• **Task goal**
All that is needed is every line of the listing below that has "trap".

☆ ☆ ☆ ☆

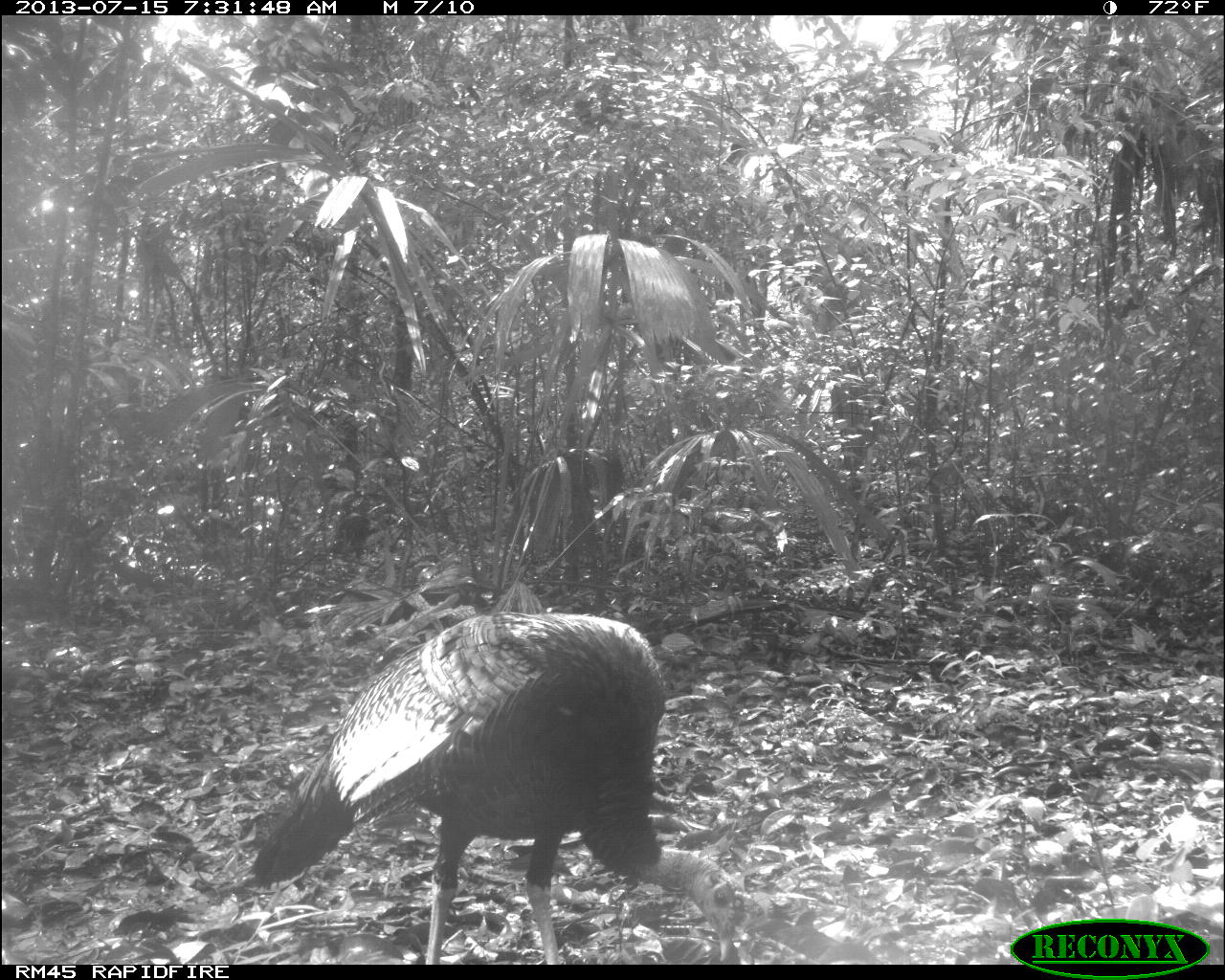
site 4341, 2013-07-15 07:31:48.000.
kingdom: Animalia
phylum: Chordata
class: Aves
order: Galliformes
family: Phasianidae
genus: Meleagris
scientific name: Meleagris ocellata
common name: ocellated turkey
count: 1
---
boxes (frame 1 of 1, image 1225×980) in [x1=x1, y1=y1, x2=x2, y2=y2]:
meleagris ocellata: [x1=248, y1=607, x2=738, y2=964]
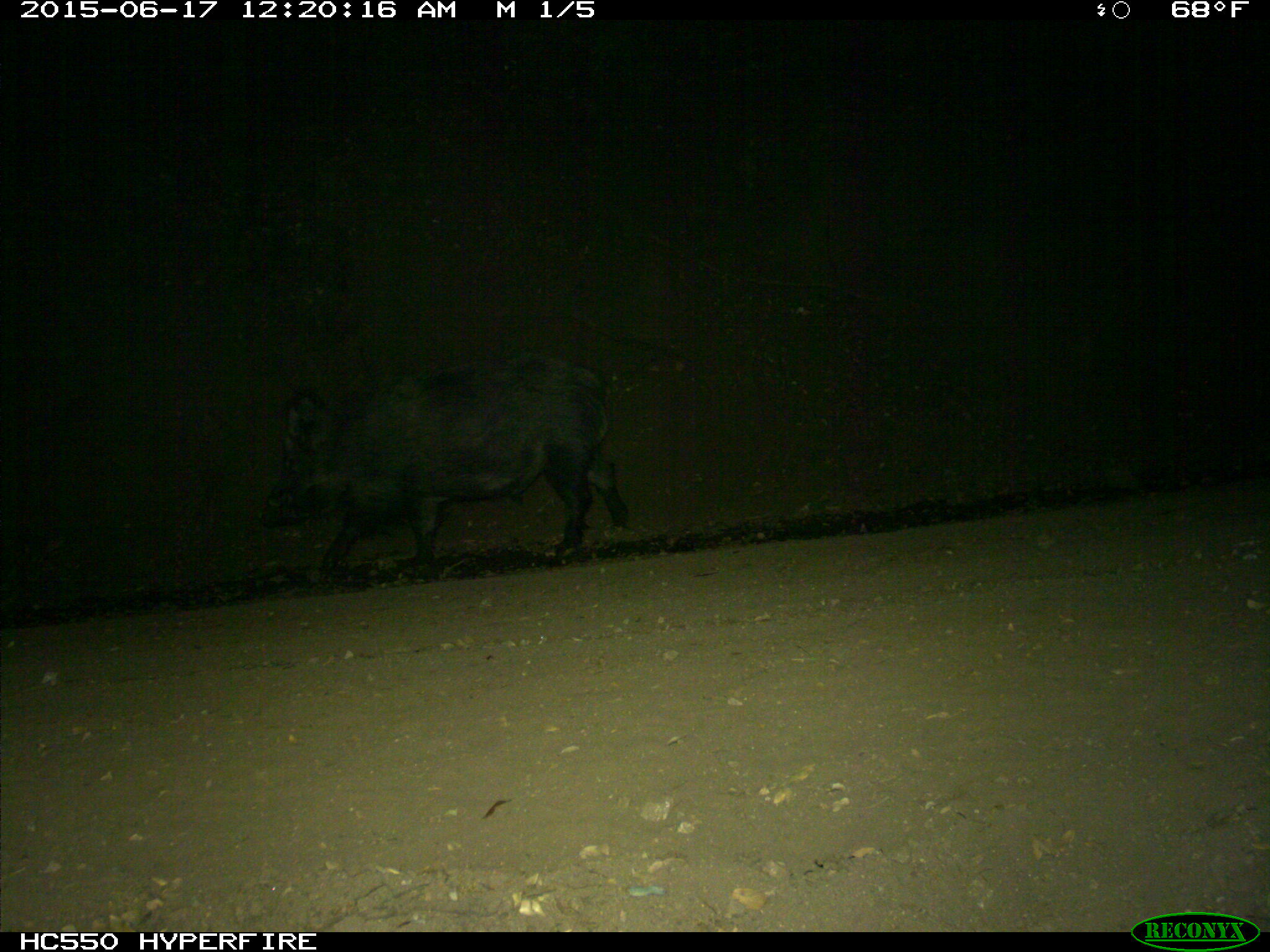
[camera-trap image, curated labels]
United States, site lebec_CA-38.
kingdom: Animalia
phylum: Chordata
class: Mammalia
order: Artiodactyla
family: Suidae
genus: Sus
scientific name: Sus scrofa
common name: wild boar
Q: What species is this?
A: Sus scrofa (wild boar).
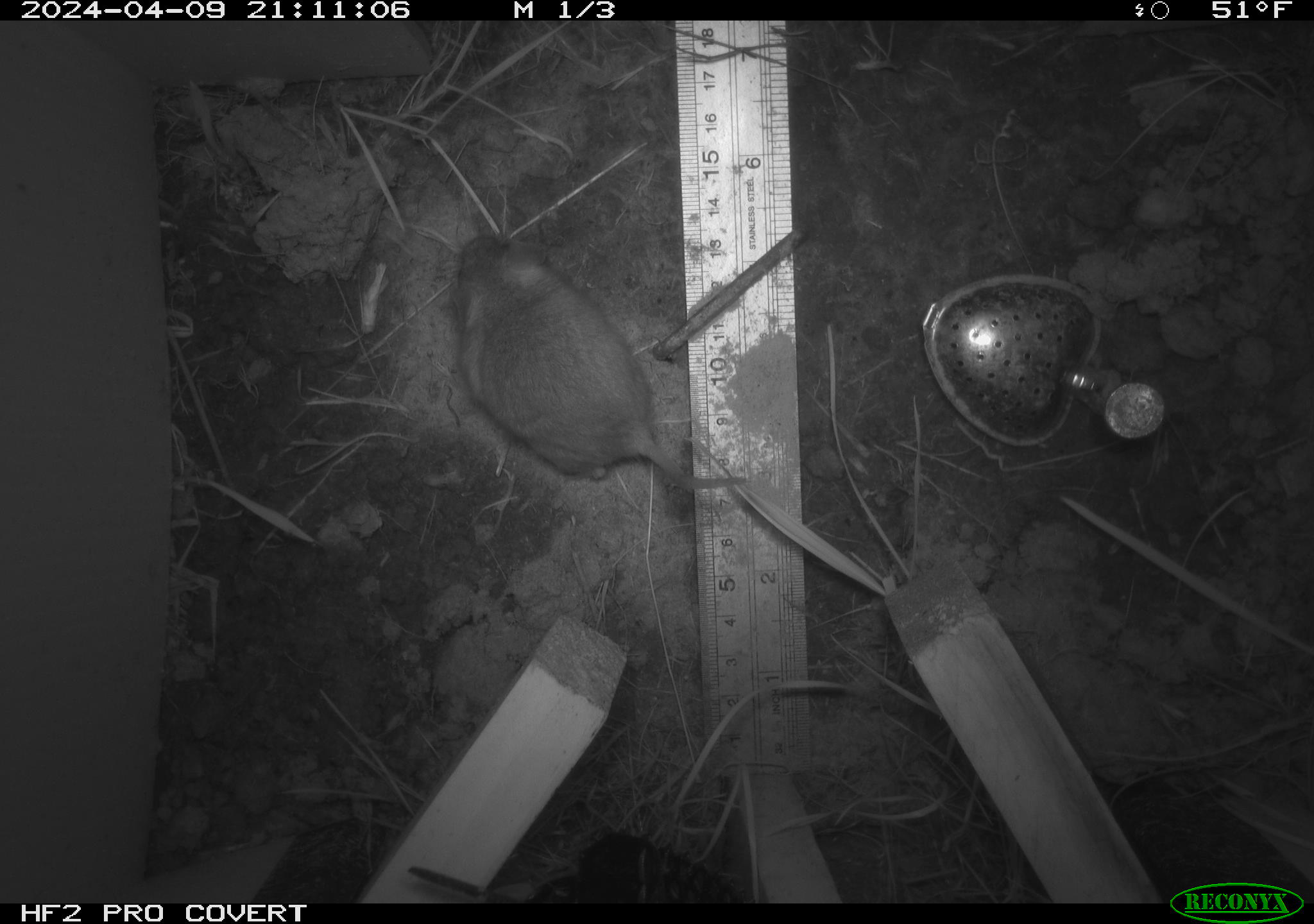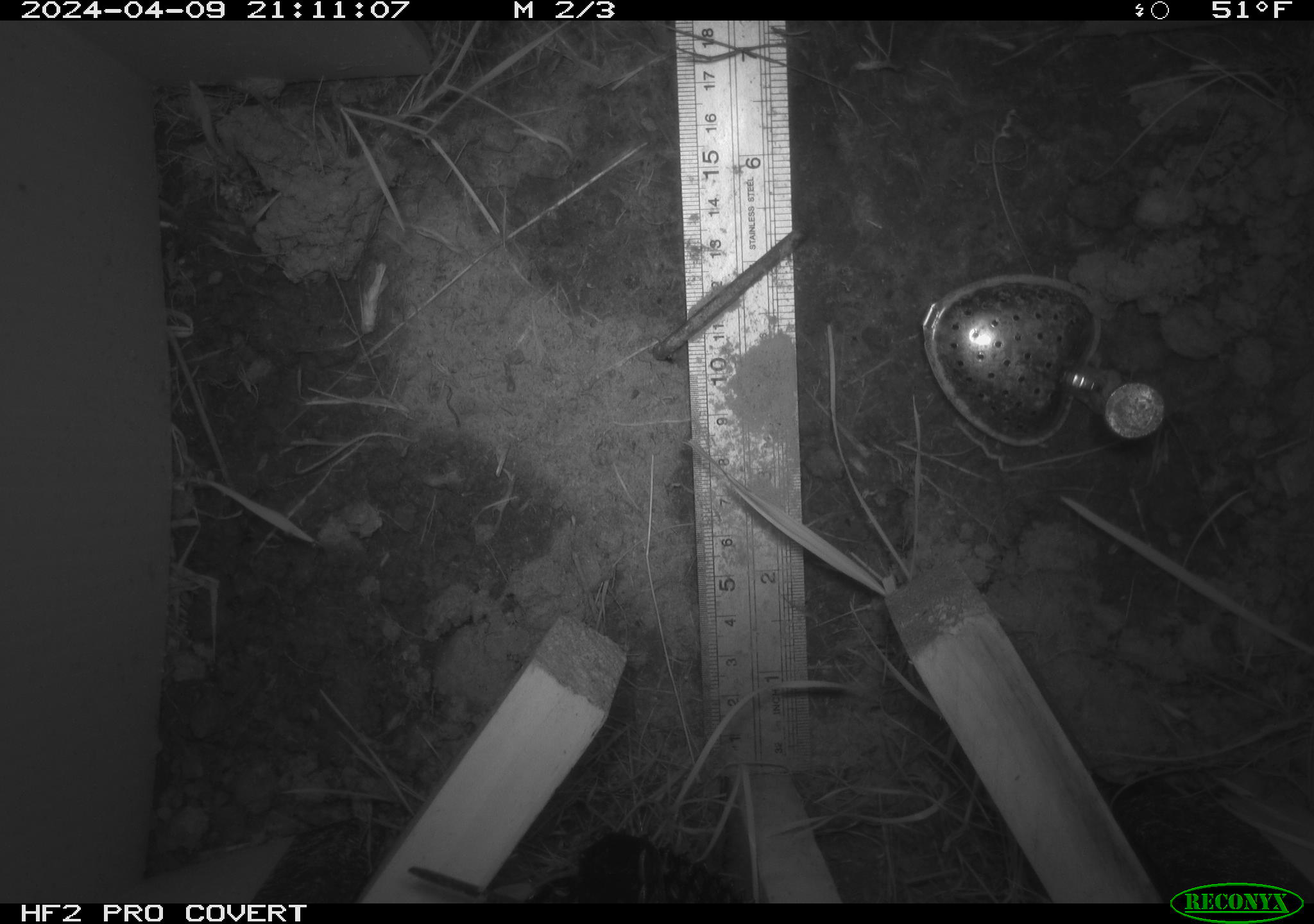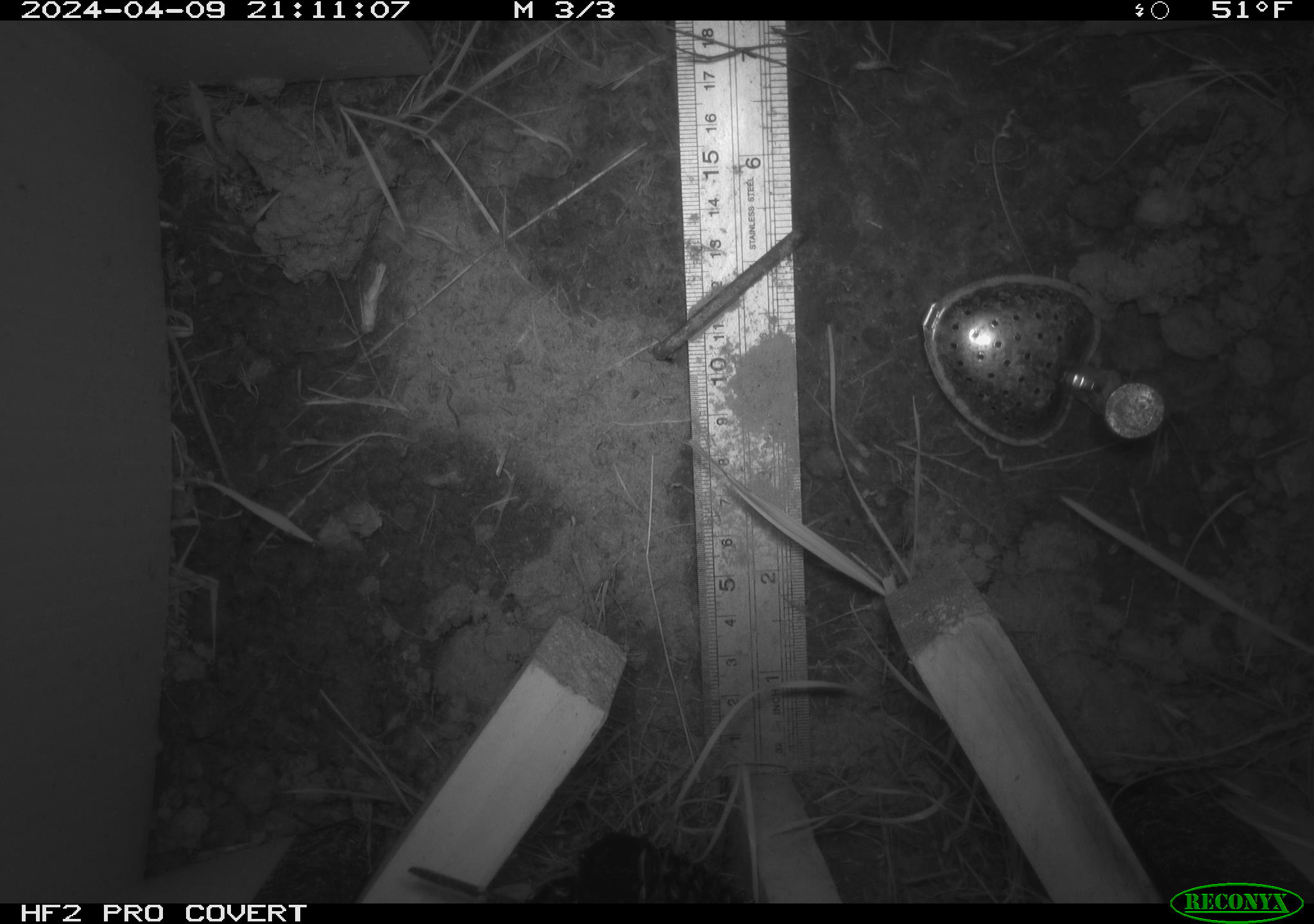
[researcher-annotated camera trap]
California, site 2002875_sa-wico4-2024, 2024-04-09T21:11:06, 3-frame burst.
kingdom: Animalia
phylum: Chordata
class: Mammalia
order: Rodentia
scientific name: Rodentia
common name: rodent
Rodent (Rodentia).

☆ ☆ ☆ ☆

• **Answer to this problem**
[camera-trap image, curated labels]
[researcher-annotated camera trap]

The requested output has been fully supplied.